Schrijf alle regels van het materiaal hieronder woord voor woord over, zonder iets te veranderen.

**** Het materiaal

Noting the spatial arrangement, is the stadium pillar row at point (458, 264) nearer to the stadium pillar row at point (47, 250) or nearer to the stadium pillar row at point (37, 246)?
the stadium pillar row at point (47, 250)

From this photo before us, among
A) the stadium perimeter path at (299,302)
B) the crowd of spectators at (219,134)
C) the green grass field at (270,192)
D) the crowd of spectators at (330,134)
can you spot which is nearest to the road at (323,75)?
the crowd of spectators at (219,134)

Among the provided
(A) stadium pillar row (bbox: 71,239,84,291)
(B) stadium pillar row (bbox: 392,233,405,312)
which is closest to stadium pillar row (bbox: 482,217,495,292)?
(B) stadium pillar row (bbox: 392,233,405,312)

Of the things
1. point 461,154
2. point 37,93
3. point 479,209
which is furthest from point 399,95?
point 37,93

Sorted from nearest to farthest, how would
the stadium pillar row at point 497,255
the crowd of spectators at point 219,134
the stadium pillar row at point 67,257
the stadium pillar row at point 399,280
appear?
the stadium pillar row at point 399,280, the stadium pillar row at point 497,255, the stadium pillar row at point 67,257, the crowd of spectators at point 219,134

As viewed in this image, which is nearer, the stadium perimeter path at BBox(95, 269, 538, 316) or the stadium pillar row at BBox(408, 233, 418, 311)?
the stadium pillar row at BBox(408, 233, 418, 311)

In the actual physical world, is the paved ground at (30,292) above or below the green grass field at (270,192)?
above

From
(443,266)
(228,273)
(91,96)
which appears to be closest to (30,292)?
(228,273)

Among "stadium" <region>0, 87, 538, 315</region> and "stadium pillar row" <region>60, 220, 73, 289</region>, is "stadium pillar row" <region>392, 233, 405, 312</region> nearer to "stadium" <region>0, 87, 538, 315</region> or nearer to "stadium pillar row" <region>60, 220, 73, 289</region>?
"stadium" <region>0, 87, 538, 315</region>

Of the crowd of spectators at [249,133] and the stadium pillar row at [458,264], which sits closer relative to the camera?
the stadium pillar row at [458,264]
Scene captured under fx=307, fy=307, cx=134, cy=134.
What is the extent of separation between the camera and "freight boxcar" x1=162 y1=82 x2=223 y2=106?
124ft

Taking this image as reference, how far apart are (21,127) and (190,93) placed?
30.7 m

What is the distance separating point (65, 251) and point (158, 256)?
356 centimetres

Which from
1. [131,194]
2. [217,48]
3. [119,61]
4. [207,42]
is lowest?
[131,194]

********

# Jouw antwoord
Noting the spatial arrangement, is the stadium pillar row at point (458, 264) nearer to the stadium pillar row at point (47, 250) or nearer to the stadium pillar row at point (37, 246)?
the stadium pillar row at point (47, 250)

From this photo before us, among
A) the stadium perimeter path at (299,302)
B) the crowd of spectators at (219,134)
C) the green grass field at (270,192)
D) the crowd of spectators at (330,134)
can you spot which is nearest to the road at (323,75)?
the crowd of spectators at (219,134)

Among the provided
(A) stadium pillar row (bbox: 71,239,84,291)
(B) stadium pillar row (bbox: 392,233,405,312)
which is closest to stadium pillar row (bbox: 482,217,495,292)?
(B) stadium pillar row (bbox: 392,233,405,312)

Of the things
1. point 461,154
2. point 37,93
3. point 479,209
which is furthest from point 399,95?
point 37,93

Sorted from nearest to farthest, how would
the stadium pillar row at point 497,255
the crowd of spectators at point 219,134
the stadium pillar row at point 67,257
the stadium pillar row at point 399,280
appear?
the stadium pillar row at point 399,280, the stadium pillar row at point 497,255, the stadium pillar row at point 67,257, the crowd of spectators at point 219,134

As viewed in this image, which is nearer, the stadium perimeter path at BBox(95, 269, 538, 316) or the stadium pillar row at BBox(408, 233, 418, 311)?
the stadium pillar row at BBox(408, 233, 418, 311)

In the actual physical world, is the paved ground at (30,292) above or below the green grass field at (270,192)?
above

From
(443,266)
(228,273)
(91,96)
which appears to be closest to (30,292)?
(228,273)

Among "stadium" <region>0, 87, 538, 315</region> and "stadium pillar row" <region>60, 220, 73, 289</region>, is "stadium pillar row" <region>392, 233, 405, 312</region> nearer to "stadium" <region>0, 87, 538, 315</region> or nearer to "stadium pillar row" <region>60, 220, 73, 289</region>?
"stadium" <region>0, 87, 538, 315</region>

Of the crowd of spectators at [249,133] and the stadium pillar row at [458,264], which sits closer relative to the camera?
the stadium pillar row at [458,264]
Scene captured under fx=307, fy=307, cx=134, cy=134.
What is the extent of separation between the camera and "freight boxcar" x1=162 y1=82 x2=223 y2=106?
124ft

Taking this image as reference, how far apart are (21,127) and (190,93) placed?
30.7 m

What is the distance separating point (65, 251) and point (158, 256)?
356 centimetres

Which from
1. [131,194]
2. [217,48]
3. [119,61]
4. [207,42]
is lowest?
[131,194]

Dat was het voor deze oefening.